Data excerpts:
= = = =

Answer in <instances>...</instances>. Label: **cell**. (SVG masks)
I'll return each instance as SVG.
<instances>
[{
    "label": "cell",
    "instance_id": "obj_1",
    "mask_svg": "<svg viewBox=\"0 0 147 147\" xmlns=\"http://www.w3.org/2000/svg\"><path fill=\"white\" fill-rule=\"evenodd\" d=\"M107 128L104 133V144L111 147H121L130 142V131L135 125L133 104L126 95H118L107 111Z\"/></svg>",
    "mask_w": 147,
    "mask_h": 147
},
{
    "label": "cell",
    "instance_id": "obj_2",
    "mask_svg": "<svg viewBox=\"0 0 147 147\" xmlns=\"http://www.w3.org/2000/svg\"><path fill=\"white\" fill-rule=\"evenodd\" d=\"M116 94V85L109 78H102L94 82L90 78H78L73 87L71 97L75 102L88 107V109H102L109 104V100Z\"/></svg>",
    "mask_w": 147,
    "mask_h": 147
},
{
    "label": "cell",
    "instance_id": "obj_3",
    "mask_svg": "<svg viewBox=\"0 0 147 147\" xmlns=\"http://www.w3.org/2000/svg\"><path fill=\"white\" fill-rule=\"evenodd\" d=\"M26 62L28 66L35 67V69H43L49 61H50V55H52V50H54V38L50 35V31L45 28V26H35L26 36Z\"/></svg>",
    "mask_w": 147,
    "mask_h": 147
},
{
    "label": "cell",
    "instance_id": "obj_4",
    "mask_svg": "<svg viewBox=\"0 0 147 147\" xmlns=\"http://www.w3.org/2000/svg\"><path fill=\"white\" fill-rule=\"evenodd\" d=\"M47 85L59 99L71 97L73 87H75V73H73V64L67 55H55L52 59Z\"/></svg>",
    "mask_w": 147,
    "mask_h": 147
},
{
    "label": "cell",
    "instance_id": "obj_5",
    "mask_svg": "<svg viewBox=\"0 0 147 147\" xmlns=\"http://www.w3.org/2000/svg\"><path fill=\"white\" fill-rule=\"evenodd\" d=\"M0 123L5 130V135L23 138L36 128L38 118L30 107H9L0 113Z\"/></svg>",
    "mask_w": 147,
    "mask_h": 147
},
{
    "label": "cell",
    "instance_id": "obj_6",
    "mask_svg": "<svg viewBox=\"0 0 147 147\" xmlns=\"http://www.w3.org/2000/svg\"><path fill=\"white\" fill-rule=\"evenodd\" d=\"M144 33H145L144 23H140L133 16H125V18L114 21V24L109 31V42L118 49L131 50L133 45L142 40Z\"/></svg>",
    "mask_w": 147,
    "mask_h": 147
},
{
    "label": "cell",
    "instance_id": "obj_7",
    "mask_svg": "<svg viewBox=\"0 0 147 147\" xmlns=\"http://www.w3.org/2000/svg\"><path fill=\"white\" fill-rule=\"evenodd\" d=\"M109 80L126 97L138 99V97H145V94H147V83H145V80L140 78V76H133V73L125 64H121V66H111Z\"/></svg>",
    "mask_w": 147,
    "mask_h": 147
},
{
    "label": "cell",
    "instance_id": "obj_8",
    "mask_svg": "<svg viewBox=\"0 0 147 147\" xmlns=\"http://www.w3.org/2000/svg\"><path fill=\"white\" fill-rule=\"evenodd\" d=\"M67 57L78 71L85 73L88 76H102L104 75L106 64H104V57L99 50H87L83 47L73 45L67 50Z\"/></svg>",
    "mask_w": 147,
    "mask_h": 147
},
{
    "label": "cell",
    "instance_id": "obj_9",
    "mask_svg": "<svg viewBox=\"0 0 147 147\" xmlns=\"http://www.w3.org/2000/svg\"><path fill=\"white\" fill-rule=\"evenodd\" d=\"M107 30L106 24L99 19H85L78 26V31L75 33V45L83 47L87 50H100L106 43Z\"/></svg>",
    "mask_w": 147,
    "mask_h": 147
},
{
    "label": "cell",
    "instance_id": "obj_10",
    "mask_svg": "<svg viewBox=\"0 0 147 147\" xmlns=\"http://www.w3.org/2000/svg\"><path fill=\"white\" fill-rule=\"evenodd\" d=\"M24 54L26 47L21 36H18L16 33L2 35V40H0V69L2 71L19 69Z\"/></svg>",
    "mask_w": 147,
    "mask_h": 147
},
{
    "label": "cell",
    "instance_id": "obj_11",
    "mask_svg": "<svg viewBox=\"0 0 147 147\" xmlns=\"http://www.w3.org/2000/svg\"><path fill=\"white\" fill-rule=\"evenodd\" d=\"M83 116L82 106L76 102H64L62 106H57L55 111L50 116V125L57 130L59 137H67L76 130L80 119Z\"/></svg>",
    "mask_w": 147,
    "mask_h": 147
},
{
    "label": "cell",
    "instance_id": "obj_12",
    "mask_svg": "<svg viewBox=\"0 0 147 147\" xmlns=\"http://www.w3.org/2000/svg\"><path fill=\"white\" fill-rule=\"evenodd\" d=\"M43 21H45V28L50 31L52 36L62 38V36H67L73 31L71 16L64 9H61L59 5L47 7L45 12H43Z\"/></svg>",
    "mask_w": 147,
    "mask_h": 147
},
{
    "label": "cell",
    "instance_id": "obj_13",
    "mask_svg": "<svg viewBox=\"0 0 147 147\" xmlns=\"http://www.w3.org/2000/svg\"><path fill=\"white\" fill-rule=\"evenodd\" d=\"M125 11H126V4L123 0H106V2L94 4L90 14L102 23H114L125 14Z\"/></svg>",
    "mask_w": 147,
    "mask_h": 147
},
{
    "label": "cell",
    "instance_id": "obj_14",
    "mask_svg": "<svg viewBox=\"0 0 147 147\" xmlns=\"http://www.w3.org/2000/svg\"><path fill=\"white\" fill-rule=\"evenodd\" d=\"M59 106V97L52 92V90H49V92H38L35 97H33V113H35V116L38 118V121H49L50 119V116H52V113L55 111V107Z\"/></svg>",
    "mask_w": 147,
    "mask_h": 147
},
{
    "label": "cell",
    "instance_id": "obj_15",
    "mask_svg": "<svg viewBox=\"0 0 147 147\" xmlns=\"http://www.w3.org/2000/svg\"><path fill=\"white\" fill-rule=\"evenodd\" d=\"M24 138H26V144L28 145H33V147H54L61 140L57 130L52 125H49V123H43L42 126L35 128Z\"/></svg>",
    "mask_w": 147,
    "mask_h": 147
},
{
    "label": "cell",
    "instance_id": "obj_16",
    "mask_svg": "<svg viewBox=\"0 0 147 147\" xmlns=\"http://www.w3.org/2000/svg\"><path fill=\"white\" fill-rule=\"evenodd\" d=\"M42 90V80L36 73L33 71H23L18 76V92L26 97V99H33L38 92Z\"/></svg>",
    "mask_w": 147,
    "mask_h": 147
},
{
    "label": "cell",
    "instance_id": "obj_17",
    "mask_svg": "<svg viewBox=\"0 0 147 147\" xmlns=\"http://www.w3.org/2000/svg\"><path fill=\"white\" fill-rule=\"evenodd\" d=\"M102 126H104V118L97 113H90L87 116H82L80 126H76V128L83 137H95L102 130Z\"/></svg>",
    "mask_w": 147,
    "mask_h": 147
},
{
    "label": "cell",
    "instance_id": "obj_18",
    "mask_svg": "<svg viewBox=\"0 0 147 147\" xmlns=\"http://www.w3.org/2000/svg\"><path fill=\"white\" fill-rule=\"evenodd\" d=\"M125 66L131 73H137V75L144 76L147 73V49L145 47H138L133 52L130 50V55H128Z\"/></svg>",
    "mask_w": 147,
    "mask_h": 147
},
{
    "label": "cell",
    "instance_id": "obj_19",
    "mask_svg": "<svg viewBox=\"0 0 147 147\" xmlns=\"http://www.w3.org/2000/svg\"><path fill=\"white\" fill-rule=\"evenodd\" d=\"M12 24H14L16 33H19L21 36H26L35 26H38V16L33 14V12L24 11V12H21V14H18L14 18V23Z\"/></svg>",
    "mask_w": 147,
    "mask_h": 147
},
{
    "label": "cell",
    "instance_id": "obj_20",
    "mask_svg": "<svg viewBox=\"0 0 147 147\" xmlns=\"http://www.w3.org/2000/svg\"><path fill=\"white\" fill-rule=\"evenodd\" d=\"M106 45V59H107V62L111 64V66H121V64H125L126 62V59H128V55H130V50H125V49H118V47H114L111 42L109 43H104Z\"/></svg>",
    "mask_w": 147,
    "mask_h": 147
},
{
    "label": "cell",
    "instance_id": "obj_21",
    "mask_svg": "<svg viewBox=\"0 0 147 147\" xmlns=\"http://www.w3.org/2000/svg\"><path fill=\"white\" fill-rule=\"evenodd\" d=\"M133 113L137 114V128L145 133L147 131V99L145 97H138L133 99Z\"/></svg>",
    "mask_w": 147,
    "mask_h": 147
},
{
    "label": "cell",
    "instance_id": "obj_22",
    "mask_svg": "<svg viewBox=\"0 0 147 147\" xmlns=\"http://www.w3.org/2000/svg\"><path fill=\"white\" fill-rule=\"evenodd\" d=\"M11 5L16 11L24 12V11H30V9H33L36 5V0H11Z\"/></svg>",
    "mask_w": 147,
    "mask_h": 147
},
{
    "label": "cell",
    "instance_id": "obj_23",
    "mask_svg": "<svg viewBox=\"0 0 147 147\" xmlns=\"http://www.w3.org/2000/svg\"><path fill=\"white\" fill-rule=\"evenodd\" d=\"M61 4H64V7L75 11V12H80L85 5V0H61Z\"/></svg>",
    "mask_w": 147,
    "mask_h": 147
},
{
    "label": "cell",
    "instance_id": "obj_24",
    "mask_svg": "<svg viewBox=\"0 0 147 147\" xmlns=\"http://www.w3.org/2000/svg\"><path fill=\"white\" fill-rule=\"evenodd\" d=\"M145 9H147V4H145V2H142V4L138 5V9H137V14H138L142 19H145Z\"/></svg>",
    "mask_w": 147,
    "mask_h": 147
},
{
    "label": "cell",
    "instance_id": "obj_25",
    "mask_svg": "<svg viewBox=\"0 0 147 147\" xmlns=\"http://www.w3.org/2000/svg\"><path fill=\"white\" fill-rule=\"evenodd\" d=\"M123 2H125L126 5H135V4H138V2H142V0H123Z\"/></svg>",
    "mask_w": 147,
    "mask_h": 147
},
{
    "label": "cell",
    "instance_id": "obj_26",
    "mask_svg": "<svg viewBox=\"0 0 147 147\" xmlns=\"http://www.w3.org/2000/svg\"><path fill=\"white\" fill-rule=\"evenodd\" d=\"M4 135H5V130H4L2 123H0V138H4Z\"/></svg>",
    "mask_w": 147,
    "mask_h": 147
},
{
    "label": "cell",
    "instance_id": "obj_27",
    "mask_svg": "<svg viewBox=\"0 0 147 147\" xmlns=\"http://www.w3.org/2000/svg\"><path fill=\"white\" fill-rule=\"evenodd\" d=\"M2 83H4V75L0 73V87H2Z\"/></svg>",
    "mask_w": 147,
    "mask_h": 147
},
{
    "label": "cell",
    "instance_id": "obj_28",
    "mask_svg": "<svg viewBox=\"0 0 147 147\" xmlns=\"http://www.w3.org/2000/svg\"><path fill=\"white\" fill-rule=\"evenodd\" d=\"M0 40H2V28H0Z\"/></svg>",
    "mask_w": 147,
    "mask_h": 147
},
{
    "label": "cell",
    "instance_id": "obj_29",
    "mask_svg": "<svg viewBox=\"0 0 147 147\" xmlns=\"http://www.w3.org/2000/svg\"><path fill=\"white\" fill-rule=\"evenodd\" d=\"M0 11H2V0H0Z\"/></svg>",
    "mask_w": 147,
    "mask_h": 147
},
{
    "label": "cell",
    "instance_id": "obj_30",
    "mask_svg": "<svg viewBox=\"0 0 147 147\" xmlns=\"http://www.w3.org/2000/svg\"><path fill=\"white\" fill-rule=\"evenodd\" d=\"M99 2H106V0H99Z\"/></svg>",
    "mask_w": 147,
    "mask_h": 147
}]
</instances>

= = = =

» **What the task requires**: Reproduce the records word for word, starting with their first line and going on through the line with "62L28 66L35 67V69H43L49", both included.

» **Reply to the exercise**:
Answer in <instances>...</instances>. Label: **cell**. (SVG masks)
I'll return each instance as SVG.
<instances>
[{
    "label": "cell",
    "instance_id": "obj_1",
    "mask_svg": "<svg viewBox=\"0 0 147 147\" xmlns=\"http://www.w3.org/2000/svg\"><path fill=\"white\" fill-rule=\"evenodd\" d=\"M107 128L104 133V144L111 147H121L130 142V131L135 125L133 104L126 95H118L107 111Z\"/></svg>",
    "mask_w": 147,
    "mask_h": 147
},
{
    "label": "cell",
    "instance_id": "obj_2",
    "mask_svg": "<svg viewBox=\"0 0 147 147\" xmlns=\"http://www.w3.org/2000/svg\"><path fill=\"white\" fill-rule=\"evenodd\" d=\"M116 94V85L109 78H102L94 82L90 78H78L73 87L71 97L75 102L88 107V109H102L109 104V100Z\"/></svg>",
    "mask_w": 147,
    "mask_h": 147
},
{
    "label": "cell",
    "instance_id": "obj_3",
    "mask_svg": "<svg viewBox=\"0 0 147 147\" xmlns=\"http://www.w3.org/2000/svg\"><path fill=\"white\" fill-rule=\"evenodd\" d=\"M26 62L28 66L35 67V69H43L49 61H50V55H52V50H54V38L50 35V31L45 28V26H35L26 36Z\"/></svg>",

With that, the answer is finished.